Meta continues to insist — as recently as its latest quarterly “Adversarial Threat Report” issued this month — that it regulates not content but “coordinated inauthentic behavior” online.
“We view (coordinated inauthentic behavior) as coordinated efforts to manipulate public debate for a strategic goal, in which fake accounts are central to the operation,” it notes in the report. “In each case, people coordinate with one another and use fake accounts to mislead others about who they are and what they are doing. When we investigate and remove these operations, we focus on behavior, not content — no matter who’s behind them, what they post or whether they’re foreign or domestic.”
Russia remains a top violator of the policy and during the past quarter had 139 Facebook accounts and 20 Instagram accounts removed — many of them targeting Ukraine, its neighbors, or other countries in Europe.

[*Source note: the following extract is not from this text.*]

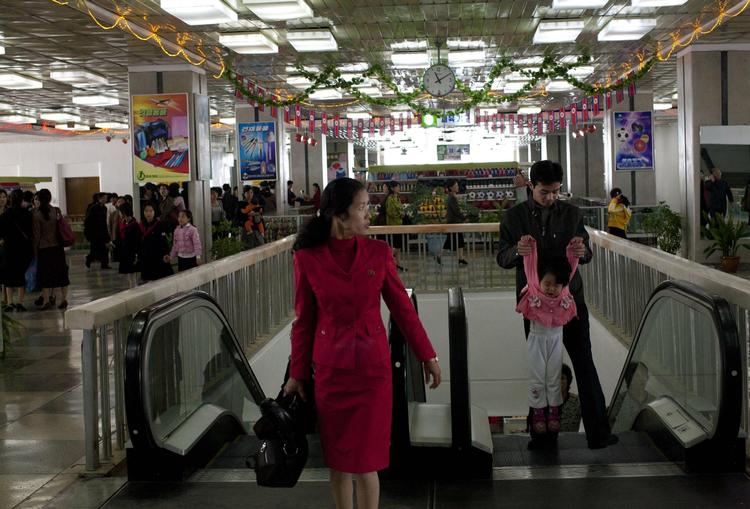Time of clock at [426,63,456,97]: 11:09
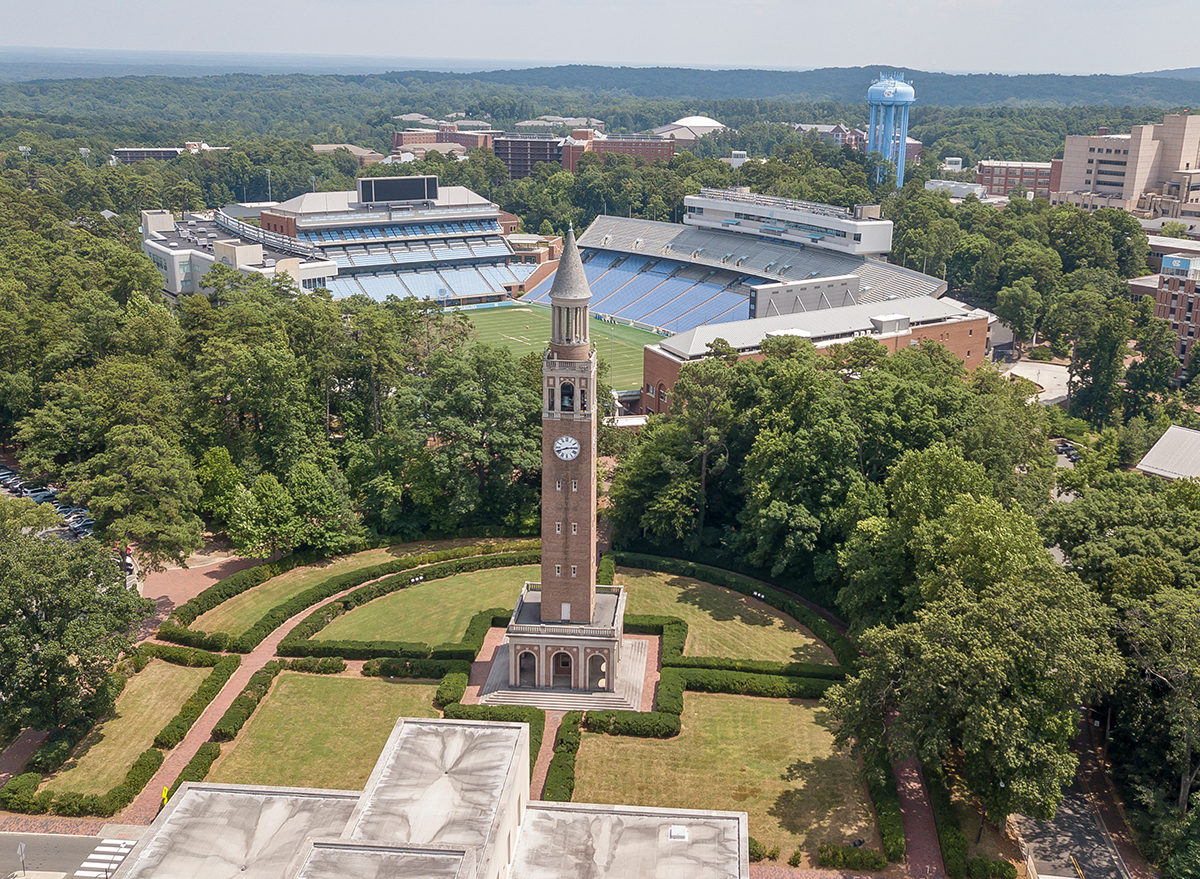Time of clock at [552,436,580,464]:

Another 96 Facebook accounts originating in the United States and operating domestically were also dismantled by its parent, Meta. Most of the accounts were centered around “a fictitious political advocacy group — the Patriots Run Project” attempting to attract “real conservatives” in such key battleground states as Arizona, Michigan, Nevada, Ohio, Pennsylvania, Wisconsin, and North Carolina.
And while the accounts originated here, as the US Director of National Intelligence warned last month, “Foreign actors continue to rely on witting and unwitting Americans to seed, promote, and add credibility to narratives that serve the foreign actors’ interests,” particularly through social media.
And surely it’s no coincidence that the Justice Department has recently begun to probe Americans who have worked here and abroad for Russian state media.
What used to be a straightforward process of the FBI and social media organizations finding common ground to protect the public from disinformation has been complicated by the recent legal case brought by two Republican attorneys general challenging how far the government could go to fight disinformation on the internet. The US Supreme Court found in favor of the Biden administration but left unsettled where that First Amendment line should be drawn.
The government and social media companies — some brought reluctantly to the party — are slowly working to rebuild a relationship that is critical to the battle against disinformation.
Meanwhile, the most appealing target of all for belligerent foreign actors — the US presidential election — grows closer.
And Meta, however self-serving, offered up a valuable — if obvious — piece of advice in its latest cybersecurity report:
“We encourage influential figures and the public at large to remain vigilant to avoid playing into the hands of deceptive operations attempting to manipulate public debate.”
In other words, don’t believe everything you read online. Disinformation is one of the prices we pay for living in a free and open society — but we don’t have to fall for it.